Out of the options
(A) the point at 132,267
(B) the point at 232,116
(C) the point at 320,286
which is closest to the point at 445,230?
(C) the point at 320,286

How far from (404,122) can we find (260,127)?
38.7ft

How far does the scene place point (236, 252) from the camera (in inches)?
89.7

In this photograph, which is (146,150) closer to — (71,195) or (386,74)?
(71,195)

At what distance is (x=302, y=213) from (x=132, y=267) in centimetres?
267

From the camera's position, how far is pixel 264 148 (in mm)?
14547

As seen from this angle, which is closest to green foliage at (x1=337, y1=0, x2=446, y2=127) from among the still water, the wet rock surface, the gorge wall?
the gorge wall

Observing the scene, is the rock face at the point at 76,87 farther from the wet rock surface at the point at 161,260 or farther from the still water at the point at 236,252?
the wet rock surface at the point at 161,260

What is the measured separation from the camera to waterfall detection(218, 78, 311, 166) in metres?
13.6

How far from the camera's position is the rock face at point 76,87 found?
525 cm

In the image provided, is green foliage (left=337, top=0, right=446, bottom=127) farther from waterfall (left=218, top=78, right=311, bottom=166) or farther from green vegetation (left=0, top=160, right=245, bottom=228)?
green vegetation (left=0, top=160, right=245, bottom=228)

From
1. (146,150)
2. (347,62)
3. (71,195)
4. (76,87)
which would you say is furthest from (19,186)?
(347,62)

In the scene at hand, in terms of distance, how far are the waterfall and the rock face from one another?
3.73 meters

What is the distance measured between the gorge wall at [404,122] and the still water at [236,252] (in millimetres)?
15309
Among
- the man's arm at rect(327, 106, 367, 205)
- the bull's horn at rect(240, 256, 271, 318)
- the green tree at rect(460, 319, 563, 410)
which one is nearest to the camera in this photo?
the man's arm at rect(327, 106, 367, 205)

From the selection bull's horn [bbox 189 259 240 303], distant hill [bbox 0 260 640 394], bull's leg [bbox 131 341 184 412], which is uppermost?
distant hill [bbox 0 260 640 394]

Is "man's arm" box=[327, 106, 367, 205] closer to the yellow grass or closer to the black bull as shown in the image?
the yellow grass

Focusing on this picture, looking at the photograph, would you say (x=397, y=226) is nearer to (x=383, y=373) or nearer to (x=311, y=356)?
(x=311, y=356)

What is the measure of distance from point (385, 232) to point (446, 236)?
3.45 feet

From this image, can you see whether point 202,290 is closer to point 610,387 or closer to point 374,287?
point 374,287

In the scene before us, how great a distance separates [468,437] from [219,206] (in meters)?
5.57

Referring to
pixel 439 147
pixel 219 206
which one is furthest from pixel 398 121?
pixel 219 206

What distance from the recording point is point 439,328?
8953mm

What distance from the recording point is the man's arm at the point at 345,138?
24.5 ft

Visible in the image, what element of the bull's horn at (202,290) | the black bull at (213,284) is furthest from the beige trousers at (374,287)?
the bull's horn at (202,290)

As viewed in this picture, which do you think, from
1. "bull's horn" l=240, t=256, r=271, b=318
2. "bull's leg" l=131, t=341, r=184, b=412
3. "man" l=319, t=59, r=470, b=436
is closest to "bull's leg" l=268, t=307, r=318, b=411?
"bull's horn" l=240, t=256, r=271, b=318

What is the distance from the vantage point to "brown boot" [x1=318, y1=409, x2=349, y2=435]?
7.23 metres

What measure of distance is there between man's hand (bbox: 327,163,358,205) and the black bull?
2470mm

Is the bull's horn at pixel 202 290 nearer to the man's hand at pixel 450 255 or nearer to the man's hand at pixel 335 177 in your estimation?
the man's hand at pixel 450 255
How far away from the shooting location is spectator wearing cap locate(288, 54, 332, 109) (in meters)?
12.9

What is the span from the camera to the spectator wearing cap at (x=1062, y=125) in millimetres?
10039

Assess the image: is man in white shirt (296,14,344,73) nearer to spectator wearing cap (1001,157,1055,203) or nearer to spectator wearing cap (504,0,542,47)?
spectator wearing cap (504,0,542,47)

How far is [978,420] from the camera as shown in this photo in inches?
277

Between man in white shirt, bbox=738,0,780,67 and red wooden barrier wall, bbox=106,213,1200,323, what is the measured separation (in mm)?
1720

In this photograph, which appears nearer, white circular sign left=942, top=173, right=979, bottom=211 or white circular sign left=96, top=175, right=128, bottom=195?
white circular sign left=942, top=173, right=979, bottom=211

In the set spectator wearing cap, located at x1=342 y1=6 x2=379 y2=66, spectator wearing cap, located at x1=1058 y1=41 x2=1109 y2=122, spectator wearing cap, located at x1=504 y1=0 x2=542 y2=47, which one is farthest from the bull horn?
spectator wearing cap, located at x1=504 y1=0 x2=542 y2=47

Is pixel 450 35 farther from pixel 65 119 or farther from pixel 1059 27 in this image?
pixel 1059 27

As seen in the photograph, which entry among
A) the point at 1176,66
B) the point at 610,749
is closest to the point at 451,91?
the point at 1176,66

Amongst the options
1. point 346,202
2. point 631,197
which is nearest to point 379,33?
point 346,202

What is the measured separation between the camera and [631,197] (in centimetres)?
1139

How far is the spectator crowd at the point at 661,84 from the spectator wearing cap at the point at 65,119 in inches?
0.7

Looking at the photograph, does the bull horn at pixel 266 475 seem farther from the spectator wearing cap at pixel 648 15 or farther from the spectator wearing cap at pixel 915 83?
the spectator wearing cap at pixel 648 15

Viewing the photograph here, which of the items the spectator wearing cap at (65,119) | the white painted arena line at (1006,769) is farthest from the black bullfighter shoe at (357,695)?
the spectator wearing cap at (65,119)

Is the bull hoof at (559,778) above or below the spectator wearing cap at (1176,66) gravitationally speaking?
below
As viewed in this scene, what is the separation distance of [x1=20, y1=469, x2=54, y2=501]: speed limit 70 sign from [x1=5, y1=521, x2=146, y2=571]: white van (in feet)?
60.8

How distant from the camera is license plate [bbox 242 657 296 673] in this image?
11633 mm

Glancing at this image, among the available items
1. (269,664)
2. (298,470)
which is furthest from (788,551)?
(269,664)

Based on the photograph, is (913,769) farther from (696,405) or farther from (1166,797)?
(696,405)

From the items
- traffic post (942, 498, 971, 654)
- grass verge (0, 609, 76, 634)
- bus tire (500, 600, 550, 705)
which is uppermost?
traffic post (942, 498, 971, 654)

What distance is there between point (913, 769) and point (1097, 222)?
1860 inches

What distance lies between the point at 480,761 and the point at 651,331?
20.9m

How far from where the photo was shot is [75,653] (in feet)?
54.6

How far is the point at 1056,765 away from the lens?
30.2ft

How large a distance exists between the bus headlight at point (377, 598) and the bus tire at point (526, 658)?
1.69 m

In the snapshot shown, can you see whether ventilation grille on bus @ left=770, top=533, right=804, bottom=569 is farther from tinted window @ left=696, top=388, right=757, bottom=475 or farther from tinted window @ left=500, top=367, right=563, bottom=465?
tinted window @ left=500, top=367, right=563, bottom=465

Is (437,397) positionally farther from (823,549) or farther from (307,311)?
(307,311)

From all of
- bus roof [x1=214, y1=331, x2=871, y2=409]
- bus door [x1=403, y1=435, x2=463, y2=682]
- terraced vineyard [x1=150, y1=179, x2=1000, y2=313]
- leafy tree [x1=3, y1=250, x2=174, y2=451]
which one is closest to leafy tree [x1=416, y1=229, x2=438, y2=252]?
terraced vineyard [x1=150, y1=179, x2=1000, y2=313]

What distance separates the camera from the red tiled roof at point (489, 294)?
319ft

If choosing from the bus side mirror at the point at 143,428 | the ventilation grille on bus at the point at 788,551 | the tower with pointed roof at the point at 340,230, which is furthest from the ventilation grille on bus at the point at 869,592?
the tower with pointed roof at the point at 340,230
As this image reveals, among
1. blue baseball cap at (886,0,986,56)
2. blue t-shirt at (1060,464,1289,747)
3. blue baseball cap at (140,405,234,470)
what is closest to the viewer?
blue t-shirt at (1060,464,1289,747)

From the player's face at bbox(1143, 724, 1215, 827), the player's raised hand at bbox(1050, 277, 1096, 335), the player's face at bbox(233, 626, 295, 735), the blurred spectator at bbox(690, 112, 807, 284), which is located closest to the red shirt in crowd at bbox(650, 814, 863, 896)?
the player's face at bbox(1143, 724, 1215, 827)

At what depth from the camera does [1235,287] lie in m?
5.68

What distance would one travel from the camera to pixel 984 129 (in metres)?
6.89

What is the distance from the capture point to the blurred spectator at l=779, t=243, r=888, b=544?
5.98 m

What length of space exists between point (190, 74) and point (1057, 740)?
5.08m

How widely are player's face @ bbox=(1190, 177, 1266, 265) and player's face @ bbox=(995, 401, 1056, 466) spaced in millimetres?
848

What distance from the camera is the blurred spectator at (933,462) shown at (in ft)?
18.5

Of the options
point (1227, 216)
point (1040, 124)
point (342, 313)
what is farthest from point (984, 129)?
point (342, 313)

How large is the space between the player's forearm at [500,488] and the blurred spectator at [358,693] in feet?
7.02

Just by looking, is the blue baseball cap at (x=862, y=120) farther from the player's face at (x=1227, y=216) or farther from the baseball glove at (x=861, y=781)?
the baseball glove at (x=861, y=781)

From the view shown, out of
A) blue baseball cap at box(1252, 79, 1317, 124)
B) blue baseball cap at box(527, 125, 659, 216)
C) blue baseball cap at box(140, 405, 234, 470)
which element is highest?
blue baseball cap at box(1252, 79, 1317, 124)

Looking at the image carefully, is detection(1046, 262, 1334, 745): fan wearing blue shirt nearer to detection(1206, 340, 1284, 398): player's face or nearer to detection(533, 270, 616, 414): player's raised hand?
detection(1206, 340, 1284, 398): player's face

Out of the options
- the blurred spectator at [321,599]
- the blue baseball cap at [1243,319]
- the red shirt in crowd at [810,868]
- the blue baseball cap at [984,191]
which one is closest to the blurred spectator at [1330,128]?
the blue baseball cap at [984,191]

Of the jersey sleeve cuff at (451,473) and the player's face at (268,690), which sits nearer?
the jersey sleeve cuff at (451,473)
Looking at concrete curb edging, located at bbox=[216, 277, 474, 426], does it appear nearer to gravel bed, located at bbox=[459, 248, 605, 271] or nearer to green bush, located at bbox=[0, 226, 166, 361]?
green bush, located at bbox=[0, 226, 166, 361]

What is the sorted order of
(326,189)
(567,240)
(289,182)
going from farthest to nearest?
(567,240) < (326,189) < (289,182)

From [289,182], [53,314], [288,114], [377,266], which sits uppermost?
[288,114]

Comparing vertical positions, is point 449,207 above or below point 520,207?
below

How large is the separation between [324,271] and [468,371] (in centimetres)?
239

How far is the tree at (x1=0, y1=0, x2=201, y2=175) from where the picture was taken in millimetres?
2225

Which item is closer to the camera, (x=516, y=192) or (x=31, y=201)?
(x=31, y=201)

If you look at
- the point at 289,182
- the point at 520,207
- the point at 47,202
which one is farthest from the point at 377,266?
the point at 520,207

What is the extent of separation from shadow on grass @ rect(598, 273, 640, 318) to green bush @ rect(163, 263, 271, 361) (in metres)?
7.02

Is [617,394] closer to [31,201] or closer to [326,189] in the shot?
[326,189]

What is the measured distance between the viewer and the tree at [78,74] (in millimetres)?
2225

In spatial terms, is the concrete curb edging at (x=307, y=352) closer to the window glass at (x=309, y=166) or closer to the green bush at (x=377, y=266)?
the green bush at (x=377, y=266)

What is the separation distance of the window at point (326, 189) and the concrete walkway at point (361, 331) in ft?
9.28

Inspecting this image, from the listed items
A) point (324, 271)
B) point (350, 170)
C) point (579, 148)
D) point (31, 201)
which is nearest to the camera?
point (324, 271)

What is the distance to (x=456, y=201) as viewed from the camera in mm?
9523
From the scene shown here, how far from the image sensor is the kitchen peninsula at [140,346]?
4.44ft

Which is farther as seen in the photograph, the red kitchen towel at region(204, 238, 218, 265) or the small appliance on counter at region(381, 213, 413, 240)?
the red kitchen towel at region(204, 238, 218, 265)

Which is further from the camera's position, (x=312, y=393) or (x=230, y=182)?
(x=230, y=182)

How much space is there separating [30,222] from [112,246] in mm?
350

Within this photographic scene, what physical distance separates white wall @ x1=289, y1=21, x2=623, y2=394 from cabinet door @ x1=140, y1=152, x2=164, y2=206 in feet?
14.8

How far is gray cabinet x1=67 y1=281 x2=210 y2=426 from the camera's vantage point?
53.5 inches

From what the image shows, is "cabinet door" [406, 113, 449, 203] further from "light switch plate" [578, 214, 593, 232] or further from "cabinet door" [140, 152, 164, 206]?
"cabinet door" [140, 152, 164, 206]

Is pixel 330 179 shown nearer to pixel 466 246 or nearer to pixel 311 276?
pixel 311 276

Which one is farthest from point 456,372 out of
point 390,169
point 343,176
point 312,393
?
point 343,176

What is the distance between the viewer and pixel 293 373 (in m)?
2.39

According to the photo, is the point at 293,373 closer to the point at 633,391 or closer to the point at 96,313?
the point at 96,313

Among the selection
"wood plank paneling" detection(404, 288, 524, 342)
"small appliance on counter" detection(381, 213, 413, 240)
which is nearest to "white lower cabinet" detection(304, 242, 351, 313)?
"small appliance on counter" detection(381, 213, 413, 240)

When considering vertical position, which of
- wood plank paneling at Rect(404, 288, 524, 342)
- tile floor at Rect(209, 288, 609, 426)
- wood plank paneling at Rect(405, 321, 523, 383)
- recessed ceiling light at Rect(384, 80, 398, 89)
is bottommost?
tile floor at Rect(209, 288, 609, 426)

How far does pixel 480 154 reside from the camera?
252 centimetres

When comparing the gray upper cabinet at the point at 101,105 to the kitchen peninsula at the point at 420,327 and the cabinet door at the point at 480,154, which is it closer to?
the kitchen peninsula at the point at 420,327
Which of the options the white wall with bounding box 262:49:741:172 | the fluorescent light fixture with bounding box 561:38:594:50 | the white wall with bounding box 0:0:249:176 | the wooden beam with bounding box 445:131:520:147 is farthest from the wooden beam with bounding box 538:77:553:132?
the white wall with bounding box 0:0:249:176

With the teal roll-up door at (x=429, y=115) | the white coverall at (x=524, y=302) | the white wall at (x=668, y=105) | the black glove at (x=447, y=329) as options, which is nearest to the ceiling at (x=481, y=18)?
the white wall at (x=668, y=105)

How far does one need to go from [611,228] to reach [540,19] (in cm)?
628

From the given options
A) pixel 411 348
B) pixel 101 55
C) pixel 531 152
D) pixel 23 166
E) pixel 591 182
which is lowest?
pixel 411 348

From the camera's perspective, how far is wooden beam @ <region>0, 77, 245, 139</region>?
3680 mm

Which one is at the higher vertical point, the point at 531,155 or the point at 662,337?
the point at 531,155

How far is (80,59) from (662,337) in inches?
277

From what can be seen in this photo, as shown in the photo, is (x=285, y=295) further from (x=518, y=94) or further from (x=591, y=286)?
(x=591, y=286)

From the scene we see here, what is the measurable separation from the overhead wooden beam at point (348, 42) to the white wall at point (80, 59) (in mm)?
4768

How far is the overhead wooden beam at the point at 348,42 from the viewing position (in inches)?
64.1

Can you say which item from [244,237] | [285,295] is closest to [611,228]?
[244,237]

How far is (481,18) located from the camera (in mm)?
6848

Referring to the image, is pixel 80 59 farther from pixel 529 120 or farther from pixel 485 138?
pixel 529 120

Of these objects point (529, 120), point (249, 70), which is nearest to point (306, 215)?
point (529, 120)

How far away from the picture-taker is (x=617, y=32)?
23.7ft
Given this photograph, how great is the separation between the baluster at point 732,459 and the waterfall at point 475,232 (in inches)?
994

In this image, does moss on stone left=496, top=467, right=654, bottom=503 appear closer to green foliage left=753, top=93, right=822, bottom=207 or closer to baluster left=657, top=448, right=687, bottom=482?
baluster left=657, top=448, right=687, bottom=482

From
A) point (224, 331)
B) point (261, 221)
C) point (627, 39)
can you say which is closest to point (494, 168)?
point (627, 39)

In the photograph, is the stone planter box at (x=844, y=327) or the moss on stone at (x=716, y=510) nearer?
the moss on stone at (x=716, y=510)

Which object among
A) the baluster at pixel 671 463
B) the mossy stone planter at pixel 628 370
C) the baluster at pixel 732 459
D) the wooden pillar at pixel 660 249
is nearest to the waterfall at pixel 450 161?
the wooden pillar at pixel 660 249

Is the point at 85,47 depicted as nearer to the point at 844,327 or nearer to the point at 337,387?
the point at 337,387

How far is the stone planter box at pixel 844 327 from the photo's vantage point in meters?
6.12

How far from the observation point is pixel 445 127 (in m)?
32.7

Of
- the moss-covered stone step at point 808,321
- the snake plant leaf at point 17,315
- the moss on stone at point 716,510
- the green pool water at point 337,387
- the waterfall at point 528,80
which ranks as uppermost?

● ● ● ●

■ WHAT IS BEING ASKED:
Rewrite the listing from the line that contains "Which is further" through the line that contains "252 centimetres", putting "wooden wall paneling" wherever "wood plank paneling" appears and leaving everything else as it is.

■ WRITTEN RESPONSE:
Which is further from the camera's position, (x=312, y=393) or (x=230, y=182)?
(x=230, y=182)

How much space is there separating [30,222] from [112,246] in mm?
350

Within this photographic scene, what physical distance separates white wall @ x1=289, y1=21, x2=623, y2=394 from cabinet door @ x1=140, y1=152, x2=164, y2=206 in feet?
14.8

How far is gray cabinet x1=67 y1=281 x2=210 y2=426 from the camera's vantage point?
53.5 inches

From what the image shows, is "cabinet door" [406, 113, 449, 203] further from "light switch plate" [578, 214, 593, 232] or further from "cabinet door" [140, 152, 164, 206]?
"cabinet door" [140, 152, 164, 206]

Is pixel 330 179 shown nearer to pixel 466 246 or nearer to pixel 311 276?
pixel 311 276

Which one is farthest from point 456,372 out of
point 390,169
point 343,176
point 312,393
?
point 343,176

What is the distance between the viewer and pixel 293 373 (in m)?
2.39

According to the photo, is the point at 293,373 closer to the point at 633,391 or closer to the point at 96,313?
the point at 96,313

Among the selection
"wooden wall paneling" detection(404, 288, 524, 342)
"small appliance on counter" detection(381, 213, 413, 240)
which is nearest to "white lower cabinet" detection(304, 242, 351, 313)?
"small appliance on counter" detection(381, 213, 413, 240)

When considering vertical position, which of
- wooden wall paneling at Rect(404, 288, 524, 342)
- tile floor at Rect(209, 288, 609, 426)
- wooden wall paneling at Rect(405, 321, 523, 383)
- recessed ceiling light at Rect(384, 80, 398, 89)
is bottommost?
tile floor at Rect(209, 288, 609, 426)

How far does pixel 480 154 reside from the camera?
252 centimetres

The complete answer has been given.